Allena Pharmaceuticals announced that it has reached alignment with the FDA on both the design of URIROX-2, its second pivotal Phase 3 trial of reloxaliase in patients with enteric hyperoxaluria and its strategy to pursue a biologics license application, or BLA, submission for reloxaliase using the accelerated approval regulatory pathway. Allena’s URIROX program consists of two pivotal Phase 3 clinical trials, URIROX-1 and URIROX-2, which are designed to evaluate the safety and efficacy of reloxaliase in patients with enteric hyperoxaluria. URIROX-1 is currently enrolling patients, and Allena initiated URIROX-2 in Q4. The primary efficacy endpoint for URIROX-2 is the percent change from baseline in 24-hour urinary oxalate, or UOx, excretion measured during weeks 1-4, the same primary efficacy endpoint as URIROX-1. The FDA agreed that, if positive, biomarker data on 24-hour UOx excretion in URIROX-1 and URIROX-2 would be used for a BLA filing for accelerated approval of reloxaliase in enteric hyperoxaluria and that patients would continue in URIROX-2 to confirm clinical benefit during the long-term follow-up phase of the trial.
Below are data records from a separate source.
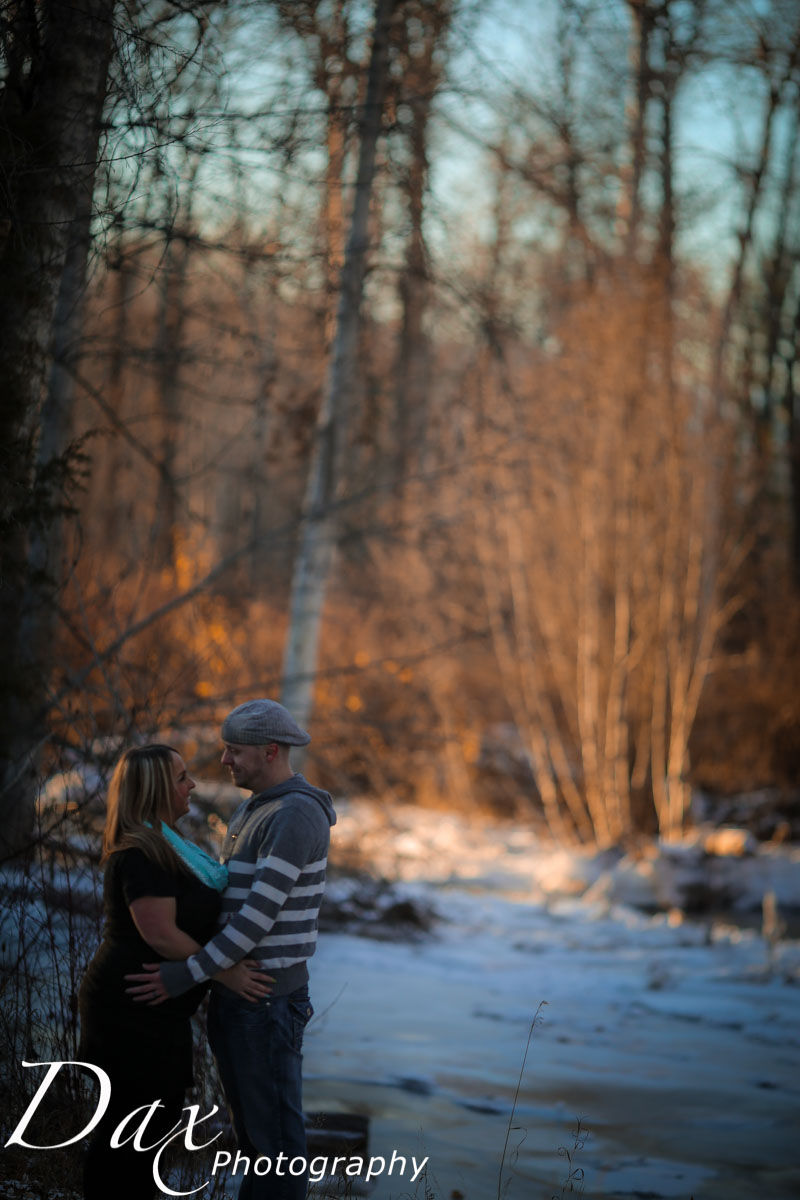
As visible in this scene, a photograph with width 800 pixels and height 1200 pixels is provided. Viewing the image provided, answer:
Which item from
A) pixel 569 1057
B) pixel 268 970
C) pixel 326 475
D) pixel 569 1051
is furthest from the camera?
pixel 326 475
https://thefly.com/landingPageNews.php?id=2842489

Merus in strategic collaboration with Betta Pharmaceuticals for MCLA-129


Merus announced that it has agreed to grant Betta Pharmaceuticals an exclusive license to develop and commercialize Merus Biclonics MCLA-129 in China. Merus will retain all rights outside of China. Under the terms of the agreement, Betta Pharmaceuticals has agreed to be responsible for clinical development and commercialization of MCLA-129 in China. As a key strategic component of the collaboration, Betta will retain a contract manufacturing organization with experience in filing initial new drug, or IND, applications with U.S. and European regulatory authorities in order to produce clinical trial materials for the Chinese market and rest of world. Betta will facilitate regulatory filings and early stage clinical trial materials supply for potential use by Merus for development of MCLA-129 outside of China. In preclinical studies, MCLA-129 showed a significant reduction in tumor volume for EGFR inhibitor resistant lung cancer models lacking immune cells. Additionally, in cell lines that co-express both EGFR and c-MET, MCLA-129 effectively induced tumor cell lysis at low antibody concentrations. In addition to receiving an upfront payment, Merus will be eligible to receive payments contingent upon Betta Pharmaceuticals achieving certain specified development and commercial goals in China. Merus will also be eligible to receive tiered royalty payments on sales in China from Betta Pharmaceuticals. Betta Pharmaceuticals will be eligible to receive payments contingent upon Merus achieving certain specified development and commercial goals, and will be eligible to receive tiered royalty payments on sales outside of China from Merus.